旧 鈴 木 邸

「陶器の欄間がある古民家があるらしい」
そんな噂を耳にしたのが、旧鈴木邸との出会いでした。

懐かしい趣が残る下町の風情と、かつて港町として栄えた、数々の商家の立派な古建築に魅了され、
三津浜という街に足繁く通い始めたころの話。

三津の古民家・旧鈴木邸
初めてこの家の内部を見学させて頂いた時、立派なお茶室に心奪われました。
話に聞いていた陶器の欄間は、地元にあった三津浜煉瓦工場で焼かれたもの。
この家は三津浜レンガ工場の社長を勤めておられた鈴木重義さんのお住まいだったのです。

さり気ない意匠が上品で、三津浜の風流人たちの暮らしを偲ぶような家。
まさか数年後、自分がこの家に住むことになろうとは想像もしていませんでした。
数年後、家主さんが亡くなられて空き家になったこの建物を
お金があるわけではなかったし、建築についても素人に近い私が購入することになった理由は
「この建物を遺したい」という思いだけだったと思います。
無謀とも思える挑戦。
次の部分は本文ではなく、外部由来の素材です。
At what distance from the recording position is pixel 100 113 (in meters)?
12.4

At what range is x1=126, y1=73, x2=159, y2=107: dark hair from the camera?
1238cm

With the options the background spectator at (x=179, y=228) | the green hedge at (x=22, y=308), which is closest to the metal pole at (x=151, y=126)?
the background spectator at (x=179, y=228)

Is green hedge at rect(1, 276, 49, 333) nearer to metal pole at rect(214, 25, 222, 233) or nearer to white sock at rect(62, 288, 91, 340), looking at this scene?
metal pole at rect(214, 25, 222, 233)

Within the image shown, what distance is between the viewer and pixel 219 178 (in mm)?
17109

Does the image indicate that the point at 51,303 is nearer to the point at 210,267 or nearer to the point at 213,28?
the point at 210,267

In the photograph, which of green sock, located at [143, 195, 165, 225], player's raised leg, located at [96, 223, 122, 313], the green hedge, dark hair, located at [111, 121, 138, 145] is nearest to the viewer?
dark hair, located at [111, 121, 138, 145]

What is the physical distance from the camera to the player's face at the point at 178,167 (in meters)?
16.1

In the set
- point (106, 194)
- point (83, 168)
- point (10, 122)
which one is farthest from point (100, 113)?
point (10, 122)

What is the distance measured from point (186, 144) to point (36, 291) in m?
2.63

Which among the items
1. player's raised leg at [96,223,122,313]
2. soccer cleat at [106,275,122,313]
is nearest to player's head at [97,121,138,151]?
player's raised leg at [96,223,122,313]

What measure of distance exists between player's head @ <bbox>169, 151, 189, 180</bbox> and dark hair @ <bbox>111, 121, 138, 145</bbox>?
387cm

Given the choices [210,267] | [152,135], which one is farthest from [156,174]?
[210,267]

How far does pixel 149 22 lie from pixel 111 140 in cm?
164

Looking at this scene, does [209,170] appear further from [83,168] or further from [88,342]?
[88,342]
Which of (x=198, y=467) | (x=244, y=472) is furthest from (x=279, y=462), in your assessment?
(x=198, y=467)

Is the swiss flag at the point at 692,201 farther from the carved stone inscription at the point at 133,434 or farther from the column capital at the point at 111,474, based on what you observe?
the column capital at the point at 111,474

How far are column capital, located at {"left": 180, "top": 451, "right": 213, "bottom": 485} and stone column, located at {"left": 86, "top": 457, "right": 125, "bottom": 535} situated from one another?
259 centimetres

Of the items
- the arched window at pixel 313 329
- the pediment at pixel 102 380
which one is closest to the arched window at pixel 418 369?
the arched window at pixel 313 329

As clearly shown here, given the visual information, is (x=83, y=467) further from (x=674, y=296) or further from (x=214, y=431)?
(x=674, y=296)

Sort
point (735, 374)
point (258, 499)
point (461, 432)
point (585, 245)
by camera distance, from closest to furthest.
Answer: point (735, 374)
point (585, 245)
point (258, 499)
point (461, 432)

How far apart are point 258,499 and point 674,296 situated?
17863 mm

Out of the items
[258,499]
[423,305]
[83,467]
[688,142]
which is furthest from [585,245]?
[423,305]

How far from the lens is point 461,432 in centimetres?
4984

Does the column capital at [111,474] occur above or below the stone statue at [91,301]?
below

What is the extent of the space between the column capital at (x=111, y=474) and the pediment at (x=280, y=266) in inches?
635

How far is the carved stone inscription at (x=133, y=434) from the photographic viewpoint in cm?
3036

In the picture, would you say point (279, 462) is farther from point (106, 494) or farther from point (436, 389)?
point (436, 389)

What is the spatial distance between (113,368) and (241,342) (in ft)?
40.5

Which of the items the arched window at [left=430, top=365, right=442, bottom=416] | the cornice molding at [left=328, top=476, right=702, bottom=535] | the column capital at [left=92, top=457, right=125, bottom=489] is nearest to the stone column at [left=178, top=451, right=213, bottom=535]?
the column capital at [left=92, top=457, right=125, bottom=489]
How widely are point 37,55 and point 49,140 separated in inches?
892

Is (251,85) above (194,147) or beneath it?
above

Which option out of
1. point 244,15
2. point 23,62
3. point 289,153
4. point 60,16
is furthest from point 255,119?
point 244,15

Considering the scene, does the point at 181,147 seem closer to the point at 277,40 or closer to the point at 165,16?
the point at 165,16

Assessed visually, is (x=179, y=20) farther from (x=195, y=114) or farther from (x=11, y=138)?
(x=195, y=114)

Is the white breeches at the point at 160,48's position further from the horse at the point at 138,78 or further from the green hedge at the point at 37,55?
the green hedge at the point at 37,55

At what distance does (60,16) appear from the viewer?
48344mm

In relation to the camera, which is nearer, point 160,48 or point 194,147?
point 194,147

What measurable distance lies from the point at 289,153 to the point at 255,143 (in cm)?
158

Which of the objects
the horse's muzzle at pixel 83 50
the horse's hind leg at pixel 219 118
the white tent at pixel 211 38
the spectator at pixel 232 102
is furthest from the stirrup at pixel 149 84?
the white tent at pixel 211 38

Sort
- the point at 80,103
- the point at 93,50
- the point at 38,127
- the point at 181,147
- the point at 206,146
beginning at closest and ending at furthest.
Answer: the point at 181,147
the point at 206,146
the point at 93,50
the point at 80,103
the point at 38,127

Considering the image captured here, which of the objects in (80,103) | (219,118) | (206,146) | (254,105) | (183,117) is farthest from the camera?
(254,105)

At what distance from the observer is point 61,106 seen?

力を貸してくれた、たくさんの方々のおかげで、旧鈴木邸は公開にいたりました。

この建物で暮らすこと、この場所を知って頂くこと、残していくこと
夏は蚊帳を張り、蚊取り線香を焚いて、
冬には炭を起こして、掘りごたつと火鉢で暖を取り、
七輪を使って穴子を炙ったり、干し柿を吊るしたり、
かつての人たちには当たり前だった暮らしは、新鮮な感動にあふれています。
建物と向き合う時間は、昔の職人たちと語るひとときでもあります。

エアコンも、テレビもない暮らし。
ちょっと不便ですが、
季節とともにある心豊かな暮らし、心穏やかに過ごせる時間。
きっと心に響く何かを見つけて頂けるのではないかと思います。